AI Agent Timeouts, Retries, and Backoff in Production

Retry loops do not create reliability by magic. Budget math does.

Guide11 min readApr 2026
TL;DR
  • -Retry policy is budget policy. Every extra attempt spends time, queue capacity, and dependency headroom.
  • -Cordum currently applies two safety timeout layers: 2s in `SafetyClient`, 3s outer guard in scheduler engine.
  • -A 50-attempt scheduling cap with 1s-30s exponential backoff can stretch failure realization to roughly 25 minutes.
Deadline budget

Split time intentionally across safety checks, dispatch, and result handling.

Retry boundaries

Classify retryable errors and cap attempts per class.

Jitter behavior

Spread retries to avoid synchronized herd effects.

Scope

This guide targets autonomous control planes that schedule work, call policy services, and publish to a queue under at-least-once delivery.

The production problem

Partial outages are where retry policy quality shows up. One slow dependency can trigger retries faster than recovery can happen.

In autonomous systems, retry loops are automatic and parallel. If budgets are loose, you amplify the outage instead of riding through it.

Teams usually tune retries first and deadlines later. That order is backwards. Deadline budget defines what retries are allowed to spend.

What top sources cover and miss

SourceStrong coverageMissing piece
AWS Builders Library: timeouts, retries, and backoff with jitterExcellent explanation of retry amplification and why jitter reduces correlated retry spikes. Clear warning: retries are selfish under overload.No concrete control-plane profile for autonomous agents with policy checks, approval gates, and dead-letter fallback.
gRPC deadlines guideStrong semantics for deadlines, `DEADLINE_EXCEEDED`, automatic cancellation, and propagation with timeout conversion for clock-skew safety.No budgeting model for multi-step orchestration where one logical action includes several internal RPC layers.
Google Cloud retry strategyConcrete backoff+jitter defaults and a useful idempotency split: always idempotent, conditionally idempotent, non-idempotent.No governance-aware retry matrix for autonomous actions where safety-unavailable and no-worker errors need different treatment.

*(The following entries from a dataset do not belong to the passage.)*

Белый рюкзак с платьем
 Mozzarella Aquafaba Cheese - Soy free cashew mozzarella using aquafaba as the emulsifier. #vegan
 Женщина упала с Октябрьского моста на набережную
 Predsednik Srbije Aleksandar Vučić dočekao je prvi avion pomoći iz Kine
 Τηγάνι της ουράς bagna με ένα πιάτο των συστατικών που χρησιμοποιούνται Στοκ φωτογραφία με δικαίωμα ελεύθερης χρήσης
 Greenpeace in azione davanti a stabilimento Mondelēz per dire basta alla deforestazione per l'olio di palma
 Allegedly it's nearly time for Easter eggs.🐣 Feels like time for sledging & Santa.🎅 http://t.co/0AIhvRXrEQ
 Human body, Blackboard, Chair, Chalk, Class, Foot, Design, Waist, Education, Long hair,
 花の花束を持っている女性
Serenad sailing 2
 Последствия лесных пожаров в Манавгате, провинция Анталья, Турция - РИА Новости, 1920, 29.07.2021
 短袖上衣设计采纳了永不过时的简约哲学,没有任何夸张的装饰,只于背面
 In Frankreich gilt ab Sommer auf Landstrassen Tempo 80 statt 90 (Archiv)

Timeout and retry budget model

LayerRequired ruleFailure if missing
Run budgetSet a hard upper deadline for the entire run.Retries can outlive user and operator intent.
Safety budgetUse explicit timeout layers for policy checks and track them separately.Policy service latency silently dominates run time.
Scheduling retriesUse jittered exponential backoff with a hard max-attempt cap.Queue churn hides root cause and delays terminal handling.
Error-class policyMap each error class to retry, delay, or terminal path.Non-retryable failure loops consume capacity with no chance of recovery.

Cordum runtime behavior

ControlCurrent behaviorWhy it matters
Safety check timeout (inner)2s (`SafetyClient` gRPC timeout)Bounds direct policy RPC latency per attempt.
Safety check timeout (outer)3s (`engine` defense-in-depth timeout)Guards against handler stalls around policy path.
Safety unavailable delay5s requeue delay in fail-closed modeApplies pressure control during policy outages.
Scheduling backoffExponential from 1s to 30s + crypto jitter up to 500msReduces synchronized retry spikes across workers.
Max scheduling retries50 attempts before FAILED + DLQ (~25 minutes worst case)Creates deterministic handoff from automatic retries to operator triage.
Doc drift to track`scheduler-internals.md` still lists `safetyTimeout=2s`Code currently has dual layers (2s inner, 3s outer); docs need explicit clarification.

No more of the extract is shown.